Dataset content:
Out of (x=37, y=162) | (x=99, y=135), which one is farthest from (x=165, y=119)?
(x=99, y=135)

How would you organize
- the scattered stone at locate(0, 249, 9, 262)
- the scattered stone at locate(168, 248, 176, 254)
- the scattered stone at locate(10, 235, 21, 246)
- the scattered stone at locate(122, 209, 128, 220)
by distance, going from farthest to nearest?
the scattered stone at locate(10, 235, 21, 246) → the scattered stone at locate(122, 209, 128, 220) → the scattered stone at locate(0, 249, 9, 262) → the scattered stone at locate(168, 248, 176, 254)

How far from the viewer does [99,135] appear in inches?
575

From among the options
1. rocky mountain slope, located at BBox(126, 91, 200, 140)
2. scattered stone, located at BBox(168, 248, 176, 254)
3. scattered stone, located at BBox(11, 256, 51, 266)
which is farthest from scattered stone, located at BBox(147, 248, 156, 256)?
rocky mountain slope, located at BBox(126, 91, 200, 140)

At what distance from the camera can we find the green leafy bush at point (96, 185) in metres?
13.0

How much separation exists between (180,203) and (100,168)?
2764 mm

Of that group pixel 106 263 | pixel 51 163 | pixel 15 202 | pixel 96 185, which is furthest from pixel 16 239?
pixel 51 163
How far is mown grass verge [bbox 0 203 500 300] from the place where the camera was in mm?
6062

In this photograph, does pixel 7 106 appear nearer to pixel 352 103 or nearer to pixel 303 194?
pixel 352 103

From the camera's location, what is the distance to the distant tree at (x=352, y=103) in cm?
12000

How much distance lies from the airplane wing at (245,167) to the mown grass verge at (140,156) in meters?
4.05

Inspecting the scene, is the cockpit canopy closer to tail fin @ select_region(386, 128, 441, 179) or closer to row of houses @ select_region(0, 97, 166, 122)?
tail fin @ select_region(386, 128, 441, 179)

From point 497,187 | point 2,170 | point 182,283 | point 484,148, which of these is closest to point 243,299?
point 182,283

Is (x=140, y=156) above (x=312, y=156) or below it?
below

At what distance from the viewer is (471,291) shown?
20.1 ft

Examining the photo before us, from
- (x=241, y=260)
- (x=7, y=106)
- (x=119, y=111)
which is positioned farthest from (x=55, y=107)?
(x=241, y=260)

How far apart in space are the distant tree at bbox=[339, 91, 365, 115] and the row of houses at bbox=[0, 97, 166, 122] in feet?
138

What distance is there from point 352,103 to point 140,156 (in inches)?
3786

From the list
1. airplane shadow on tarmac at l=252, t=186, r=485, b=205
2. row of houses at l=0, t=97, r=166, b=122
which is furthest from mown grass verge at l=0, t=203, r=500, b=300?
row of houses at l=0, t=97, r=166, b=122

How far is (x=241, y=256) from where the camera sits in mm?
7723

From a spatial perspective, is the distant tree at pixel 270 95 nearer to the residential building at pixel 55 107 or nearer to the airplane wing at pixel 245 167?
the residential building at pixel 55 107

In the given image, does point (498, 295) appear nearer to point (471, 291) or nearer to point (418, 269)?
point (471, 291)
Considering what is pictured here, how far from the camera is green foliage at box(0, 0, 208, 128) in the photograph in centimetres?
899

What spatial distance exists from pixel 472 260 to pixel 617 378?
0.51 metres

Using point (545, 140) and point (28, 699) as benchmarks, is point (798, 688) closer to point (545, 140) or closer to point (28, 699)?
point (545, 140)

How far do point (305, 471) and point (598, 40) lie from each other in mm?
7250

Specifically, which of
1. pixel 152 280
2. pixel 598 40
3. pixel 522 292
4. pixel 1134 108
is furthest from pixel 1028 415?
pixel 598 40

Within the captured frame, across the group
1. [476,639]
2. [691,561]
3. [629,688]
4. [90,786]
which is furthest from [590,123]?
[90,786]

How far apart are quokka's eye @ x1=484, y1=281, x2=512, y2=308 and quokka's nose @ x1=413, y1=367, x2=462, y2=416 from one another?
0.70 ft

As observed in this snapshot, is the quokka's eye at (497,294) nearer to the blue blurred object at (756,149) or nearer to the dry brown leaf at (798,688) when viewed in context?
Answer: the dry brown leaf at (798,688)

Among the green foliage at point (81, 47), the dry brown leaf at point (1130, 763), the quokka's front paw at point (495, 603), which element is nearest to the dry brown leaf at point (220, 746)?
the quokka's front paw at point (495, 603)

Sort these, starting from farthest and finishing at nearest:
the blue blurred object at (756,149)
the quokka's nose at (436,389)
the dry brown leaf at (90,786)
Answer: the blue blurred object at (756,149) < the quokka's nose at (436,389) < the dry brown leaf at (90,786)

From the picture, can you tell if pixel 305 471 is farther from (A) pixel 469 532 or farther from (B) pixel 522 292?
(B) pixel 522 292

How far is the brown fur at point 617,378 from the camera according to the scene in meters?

Short task: Set out as a Markdown table with columns No and Text, starting from the line that contains "Specifically, which of" and continuing through the end of the entries, both ends included. Each nonblank line gets its own row, numbered from 1.

Result for this exercise:
| No | Text |
|---|---|
| 1 | Specifically, which of |
| 2 | 1. pixel 152 280 |
| 3 | 2. pixel 598 40 |
| 4 | 3. pixel 522 292 |
| 5 | 4. pixel 1134 108 |
| 6 | is furthest from pixel 1028 415? |
| 7 | pixel 598 40 |
| 8 | Within the captured frame, across the group |
| 9 | 1. [476,639] |
| 10 | 2. [691,561] |
| 11 | 3. [629,688] |
| 12 | 4. [90,786] |
| 13 | which is furthest from [590,123]? |
| 14 | [90,786] |
| 15 | How far apart are quokka's eye @ x1=484, y1=281, x2=512, y2=308 and quokka's nose @ x1=413, y1=367, x2=462, y2=416 from one another? |
| 16 | 0.70 ft |
| 17 | As observed in this snapshot, is the quokka's eye at (497,294) nearer to the blue blurred object at (756,149) or nearer to the dry brown leaf at (798,688) when viewed in context? |
| 18 | Answer: the dry brown leaf at (798,688) |
| 19 | Among the green foliage at point (81, 47), the dry brown leaf at point (1130, 763), the quokka's front paw at point (495, 603), which element is nearest to the dry brown leaf at point (220, 746)? |
| 20 | the quokka's front paw at point (495, 603) |
| 21 | Sort these, starting from farthest and finishing at nearest: |
| 22 | the blue blurred object at (756,149) |
| 23 | the quokka's nose at (436,389) |
| 24 | the dry brown leaf at (90,786) |
| 25 | Answer: the blue blurred object at (756,149) < the quokka's nose at (436,389) < the dry brown leaf at (90,786) |
| 26 | From the picture, can you tell if pixel 305 471 is farther from (A) pixel 469 532 or farther from (B) pixel 522 292? |
| 27 | (B) pixel 522 292 |
| 28 | How far is the brown fur at point 617,378 from the camera according to the scene in meters? |